# YOUR OBJECTIVE
Turn every line of the entries below into a JSON list of strings, one string per line, skipping blank lines. Leave the pictures out.

# GIVEN DATA
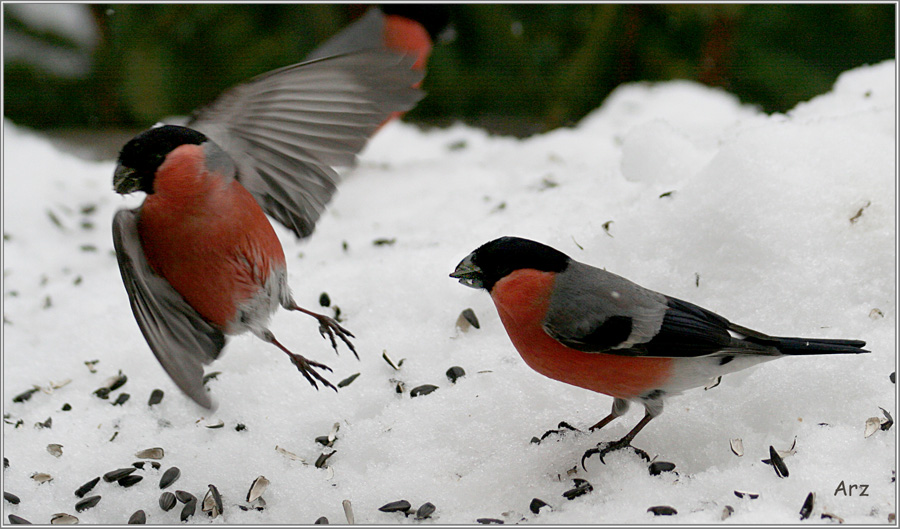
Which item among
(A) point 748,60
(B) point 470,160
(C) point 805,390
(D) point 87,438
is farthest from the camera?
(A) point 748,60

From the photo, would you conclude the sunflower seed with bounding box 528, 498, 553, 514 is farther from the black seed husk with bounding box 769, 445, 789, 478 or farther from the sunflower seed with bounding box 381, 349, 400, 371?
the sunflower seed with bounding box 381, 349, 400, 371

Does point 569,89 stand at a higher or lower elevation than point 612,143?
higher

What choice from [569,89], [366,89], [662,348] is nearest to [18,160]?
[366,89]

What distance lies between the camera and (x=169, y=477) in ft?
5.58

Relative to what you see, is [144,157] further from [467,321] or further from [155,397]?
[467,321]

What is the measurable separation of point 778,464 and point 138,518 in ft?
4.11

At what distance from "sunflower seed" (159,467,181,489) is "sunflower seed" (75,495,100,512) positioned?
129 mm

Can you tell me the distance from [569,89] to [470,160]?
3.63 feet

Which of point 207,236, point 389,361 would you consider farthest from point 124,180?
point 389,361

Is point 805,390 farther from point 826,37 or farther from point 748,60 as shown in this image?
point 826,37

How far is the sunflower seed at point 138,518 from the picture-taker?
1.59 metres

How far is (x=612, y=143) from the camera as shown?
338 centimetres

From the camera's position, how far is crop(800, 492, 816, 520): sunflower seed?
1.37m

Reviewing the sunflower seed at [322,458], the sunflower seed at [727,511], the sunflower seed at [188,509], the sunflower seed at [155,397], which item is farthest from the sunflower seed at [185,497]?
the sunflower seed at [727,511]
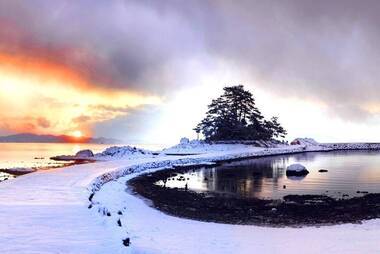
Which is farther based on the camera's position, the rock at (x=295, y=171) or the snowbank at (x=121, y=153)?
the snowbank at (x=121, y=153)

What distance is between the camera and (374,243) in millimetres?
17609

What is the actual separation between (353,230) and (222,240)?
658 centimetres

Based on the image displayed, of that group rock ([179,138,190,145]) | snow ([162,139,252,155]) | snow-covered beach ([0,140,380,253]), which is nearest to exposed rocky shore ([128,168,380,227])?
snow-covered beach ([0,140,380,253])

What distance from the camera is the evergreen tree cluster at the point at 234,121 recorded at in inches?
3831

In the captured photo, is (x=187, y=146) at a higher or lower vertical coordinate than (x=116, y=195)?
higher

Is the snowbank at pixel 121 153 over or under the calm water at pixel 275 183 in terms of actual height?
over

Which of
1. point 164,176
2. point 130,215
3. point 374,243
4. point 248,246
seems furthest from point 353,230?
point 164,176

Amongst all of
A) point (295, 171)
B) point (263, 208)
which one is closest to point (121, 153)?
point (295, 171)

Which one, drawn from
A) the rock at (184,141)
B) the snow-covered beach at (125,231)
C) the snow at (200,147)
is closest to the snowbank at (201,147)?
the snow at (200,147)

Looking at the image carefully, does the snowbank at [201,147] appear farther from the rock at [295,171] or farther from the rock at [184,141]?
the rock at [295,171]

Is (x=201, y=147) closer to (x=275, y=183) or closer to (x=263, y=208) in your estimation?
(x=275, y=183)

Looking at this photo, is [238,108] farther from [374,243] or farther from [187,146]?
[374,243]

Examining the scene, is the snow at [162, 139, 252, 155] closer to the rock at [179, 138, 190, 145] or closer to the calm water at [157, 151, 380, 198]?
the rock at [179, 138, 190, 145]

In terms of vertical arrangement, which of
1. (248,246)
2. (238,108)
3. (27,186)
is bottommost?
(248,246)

# CORRECT RESPONSE
[
  "Which item among",
  "(A) point 748,60",
  "(B) point 470,160",
  "(C) point 805,390",
  "(D) point 87,438",
  "is farthest from the camera?",
  "(A) point 748,60",
  "From the photo, would you conclude the sunflower seed with bounding box 528, 498, 553, 514 is farther from the black seed husk with bounding box 769, 445, 789, 478 or farther from the sunflower seed with bounding box 381, 349, 400, 371?",
  "the sunflower seed with bounding box 381, 349, 400, 371",
  "Does point 569,89 stand at a higher or lower elevation than point 612,143?",
  "higher",
  "What choice from [569,89], [366,89], [662,348] is nearest to [18,160]?",
  "[366,89]",
  "What distance lies between the camera and (x=169, y=477) in ft?",
  "5.58",
  "Relative to what you see, is [144,157] further from [467,321] or further from [155,397]?",
  "[467,321]",
  "What is the measurable separation of point 778,464 and point 138,518 in ft?",
  "4.11",
  "At what distance from \"sunflower seed\" (159,467,181,489) is \"sunflower seed\" (75,495,100,512) positioned?",
  "129 mm",
  "Can you tell me the distance from [569,89] to [470,160]?",
  "3.63 feet",
  "Which of point 207,236, point 389,361 would you consider farthest from point 124,180?",
  "point 389,361",
  "Is point 805,390 farther from point 826,37 or farther from point 748,60 as shown in this image?",
  "point 826,37",
  "How far is the sunflower seed at point 138,518 from the picture-taker?",
  "1.59 metres",
  "How far is (x=612, y=143) from the camera as shown?",
  "338 centimetres",
  "From the camera's position, how far is crop(800, 492, 816, 520): sunflower seed?",
  "1.37m",
  "Reviewing the sunflower seed at [322,458], the sunflower seed at [727,511], the sunflower seed at [188,509], the sunflower seed at [155,397], which item is farthest from the sunflower seed at [185,497]?",
  "the sunflower seed at [727,511]",
  "Which is farther based on the camera's position, the rock at (x=295, y=171) or the snowbank at (x=121, y=153)?",
  "the snowbank at (x=121, y=153)",
  "What distance is between the camera and (374,243) in millimetres?",
  "17609",
  "What is the actual separation between (353,230) and (222,240)?",
  "658 centimetres",
  "Based on the image displayed, of that group rock ([179,138,190,145]) | snow ([162,139,252,155]) | snow-covered beach ([0,140,380,253]), which is nearest to exposed rocky shore ([128,168,380,227])?",
  "snow-covered beach ([0,140,380,253])",
  "What distance from the camera is the evergreen tree cluster at the point at 234,121 recorded at in inches?",
  "3831",
  "In the captured photo, is (x=187, y=146) at a higher or lower vertical coordinate than (x=116, y=195)?",
  "higher",
  "Is the snowbank at pixel 121 153 over or under the calm water at pixel 275 183 in terms of actual height?",
  "over",
  "Which of",
  "1. point 164,176",
  "2. point 130,215",
  "3. point 374,243",
  "4. point 248,246",
  "seems furthest from point 353,230?",
  "point 164,176",
  "Amongst all of",
  "A) point (295, 171)",
  "B) point (263, 208)",
  "which one is closest to point (121, 153)?",
  "point (295, 171)",
  "Which one, drawn from",
  "A) the rock at (184,141)",
  "B) the snow-covered beach at (125,231)",
  "C) the snow at (200,147)",
  "is closest to the snowbank at (201,147)?",
  "the snow at (200,147)",
  "Looking at the image carefully, does the snowbank at [201,147] appear farther from the rock at [295,171] or farther from the rock at [184,141]?",
  "the rock at [295,171]",
  "Is (x=201, y=147) closer to (x=275, y=183) or closer to (x=263, y=208) in your estimation?",
  "(x=275, y=183)",
  "Looking at this photo, is [238,108] farther from [374,243] or farther from [187,146]?",
  "[374,243]",
  "Examining the scene, is the snow at [162, 139, 252, 155] closer to the rock at [179, 138, 190, 145] or closer to the calm water at [157, 151, 380, 198]?",
  "the rock at [179, 138, 190, 145]",
  "In terms of vertical arrangement, which of",
  "1. (248,246)",
  "2. (238,108)",
  "3. (27,186)",
  "is bottommost?",
  "(248,246)"
]